A coté de ces éléments plutôt ludiques, il y a une histoire d'amour qui troque un potentiel côté sirupeux contre la gouaille bon enfant d'un duo électrique (Eric et sa meuf donc, pour ceux qui ne suivent pas). Vous savez, ce moment où on a déjà dépassé la phase de la séduction et où on se permet de péter au lit en tournant nos effusions intestinales à la rigolade. Et, au milieu de deux prouts, on se fend d'un "je t'aime" qui, inexplicablement, sonne plus juste qu'une déclaration identique dans un contexte shakespearien.
Sauf que ladite meuf a disparu. Pour de bon. Ad patres. Elle est morte quoi. Voilà. Mais en retrouvant son passé, il se pourrait bien qu'Eric ramène aussi sa belle à la vie...
Mon Dieu, que tout cela est palpitant ! Alors qu'est-ce qui coince ? Et bieeeenn... Bah, on va se l'avouer, les deux cents dernières pages (sur cinq cents) tournent un peu en rond. Je dirais même que le concept s'épuise tout doucement jusqu'à une conclusion ouverte mais qui ne l'est pas autant qu'elle cherche à le faire croire. En gros, on comprend assez facilement ce qui arrive, mais on ne comprend pas franchement comment ça arrive. A force de tout conceptualiser, en se retrouve avec une conclusion éthérée qui ne manque pas d'intérêt mais que j'ai trouvé personnellement assez frustrante. Ce qui ne serait rien si les deux cents pages précédentes ne s'étaient pas à ce point étirées en longueur.

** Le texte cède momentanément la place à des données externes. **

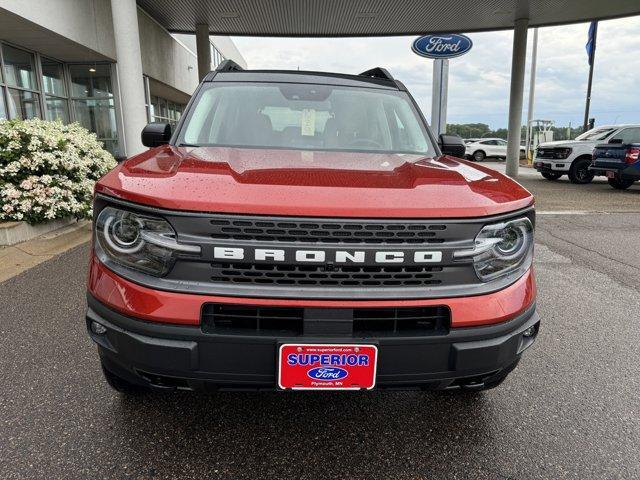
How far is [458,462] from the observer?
6.72ft

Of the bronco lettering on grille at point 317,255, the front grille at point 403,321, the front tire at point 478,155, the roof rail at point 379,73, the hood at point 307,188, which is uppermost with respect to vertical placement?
the roof rail at point 379,73

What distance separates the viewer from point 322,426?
227 cm

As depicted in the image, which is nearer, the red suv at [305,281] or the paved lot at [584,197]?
the red suv at [305,281]

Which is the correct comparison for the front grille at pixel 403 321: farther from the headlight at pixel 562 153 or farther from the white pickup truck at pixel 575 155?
the headlight at pixel 562 153

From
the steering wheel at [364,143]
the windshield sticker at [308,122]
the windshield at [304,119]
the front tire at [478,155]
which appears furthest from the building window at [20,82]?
the front tire at [478,155]

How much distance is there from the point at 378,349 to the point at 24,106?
1396 centimetres

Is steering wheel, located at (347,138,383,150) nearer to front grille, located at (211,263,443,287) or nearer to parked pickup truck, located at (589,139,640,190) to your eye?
front grille, located at (211,263,443,287)

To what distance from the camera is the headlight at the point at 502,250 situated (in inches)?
69.9

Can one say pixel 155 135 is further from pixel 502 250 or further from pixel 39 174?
pixel 39 174

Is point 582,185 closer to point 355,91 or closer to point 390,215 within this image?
point 355,91

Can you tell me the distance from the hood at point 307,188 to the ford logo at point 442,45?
1913 cm

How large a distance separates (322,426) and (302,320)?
86 centimetres

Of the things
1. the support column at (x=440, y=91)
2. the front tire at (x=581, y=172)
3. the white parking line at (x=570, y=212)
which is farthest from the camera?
the support column at (x=440, y=91)

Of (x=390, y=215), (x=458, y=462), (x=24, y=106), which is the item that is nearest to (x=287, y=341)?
(x=390, y=215)
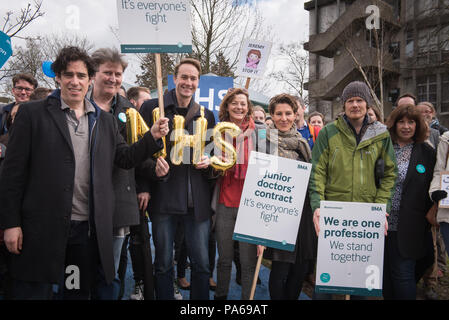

Malgré tout, on a affaire à un très bon premier roman, intriguant, amusant et même assez touchant lorsqu'il se risque à parler du deuil. L'auteur sait mélanger les styles pour se faire, nous faire plaisir. Sans être une priorité absolue, *Et dormir dans l'oubli comme un requin dans l'onde* est une lecture conseillée aux amoureux de transfictions et autres chemins de traverse littéraires.